··· INFORMATION GIVEN
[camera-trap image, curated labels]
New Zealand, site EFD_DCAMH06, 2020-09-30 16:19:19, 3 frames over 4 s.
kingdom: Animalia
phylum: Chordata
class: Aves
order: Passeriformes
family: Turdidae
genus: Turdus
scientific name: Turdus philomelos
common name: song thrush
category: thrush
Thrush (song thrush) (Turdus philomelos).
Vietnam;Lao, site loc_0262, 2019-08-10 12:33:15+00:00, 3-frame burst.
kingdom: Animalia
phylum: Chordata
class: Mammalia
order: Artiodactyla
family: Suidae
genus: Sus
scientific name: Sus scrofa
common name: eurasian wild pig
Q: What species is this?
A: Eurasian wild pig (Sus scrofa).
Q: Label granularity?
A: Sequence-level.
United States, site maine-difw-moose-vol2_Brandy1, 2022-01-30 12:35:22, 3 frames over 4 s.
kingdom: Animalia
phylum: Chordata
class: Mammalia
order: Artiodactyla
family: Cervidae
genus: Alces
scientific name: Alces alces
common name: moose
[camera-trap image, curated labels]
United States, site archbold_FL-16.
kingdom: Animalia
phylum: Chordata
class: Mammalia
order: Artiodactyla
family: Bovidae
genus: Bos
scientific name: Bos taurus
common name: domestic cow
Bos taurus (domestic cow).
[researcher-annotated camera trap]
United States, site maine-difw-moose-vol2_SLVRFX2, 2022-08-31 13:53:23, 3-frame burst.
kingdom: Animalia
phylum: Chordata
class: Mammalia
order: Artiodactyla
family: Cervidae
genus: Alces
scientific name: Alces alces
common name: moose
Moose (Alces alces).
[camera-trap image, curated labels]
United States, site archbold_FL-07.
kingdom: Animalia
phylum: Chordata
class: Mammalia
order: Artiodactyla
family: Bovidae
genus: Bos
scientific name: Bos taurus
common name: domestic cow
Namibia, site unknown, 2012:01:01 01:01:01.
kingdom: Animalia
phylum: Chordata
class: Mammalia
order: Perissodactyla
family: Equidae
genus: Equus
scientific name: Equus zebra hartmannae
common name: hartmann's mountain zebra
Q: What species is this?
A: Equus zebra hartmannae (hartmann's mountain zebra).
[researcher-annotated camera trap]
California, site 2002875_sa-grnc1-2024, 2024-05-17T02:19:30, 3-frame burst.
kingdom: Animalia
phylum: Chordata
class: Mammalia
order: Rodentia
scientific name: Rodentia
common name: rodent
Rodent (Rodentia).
······
Copy out each record from above, exactly.

[camera-trap image, curated labels]
New Zealand, site EFD_DCAMH06, 2020-09-30 16:19:19, 3 frames over 4 s.
kingdom: Animalia
phylum: Chordata
class: Aves
order: Passeriformes
family: Turdidae
genus: Turdus
scientific name: Turdus philomelos
common name: song thrush
category: thrush
Thrush (song thrush) (Turdus philomelos).
Vietnam;Lao, site loc_0262, 2019-08-10 12:33:15+00:00, 3-frame burst.
kingdom: Animalia
phylum: Chordata
class: Mammalia
order: Artiodactyla
family: Suidae
genus: Sus
scientific name: Sus scrofa
common name: eurasian wild pig
Q: What species is this?
A: Eurasian wild pig (Sus scrofa).
Q: Label granularity?
A: Sequence-level.
United States, site maine-difw-moose-vol2_Brandy1, 2022-01-30 12:35:22, 3 frames over 4 s.
kingdom: Animalia
phylum: Chordata
class: Mammalia
order: Artiodactyla
family: Cervidae
genus: Alces
scientific name: Alces alces
common name: moose
[camera-trap image, curated labels]
United States, site archbold_FL-16.
kingdom: Animalia
phylum: Chordata
class: Mammalia
order: Artiodactyla
family: Bovidae
genus: Bos
scientific name: Bos taurus
common name: domestic cow
Bos taurus (domestic cow).
[researcher-annotated camera trap]
United States, site maine-difw-moose-vol2_SLVRFX2, 2022-08-31 13:53:23, 3-frame burst.
kingdom: Animalia
phylum: Chordata
class: Mammalia
order: Artiodactyla
family: Cervidae
genus: Alces
scientific name: Alces alces
common name: moose
Moose (Alces alces).
[camera-trap image, curated labels]
United States, site archbold_FL-07.
kingdom: Animalia
phylum: Chordata
class: Mammalia
order: Artiodactyla
family: Bovidae
genus: Bos
scientific name: Bos taurus
common name: domestic cow
Namibia, site unknown, 2012:01:01 01:01:01.
kingdom: Animalia
phylum: Chordata
class: Mammalia
order: Perissodactyla
family: Equidae
genus: Equus
scientific name: Equus zebra hartmannae
common name: hartmann's mountain zebra
Q: What species is this?
A: Equus zebra hartmannae (hartmann's mountain zebra).
[researcher-annotated camera trap]
California, site 2002875_sa-grnc1-2024, 2024-05-17T02:19:30, 3-frame burst.
kingdom: Animalia
phylum: Chordata
class: Mammalia
order: Rodentia
scientific name: Rodentia
common name: rodent
Rodent (Rodentia).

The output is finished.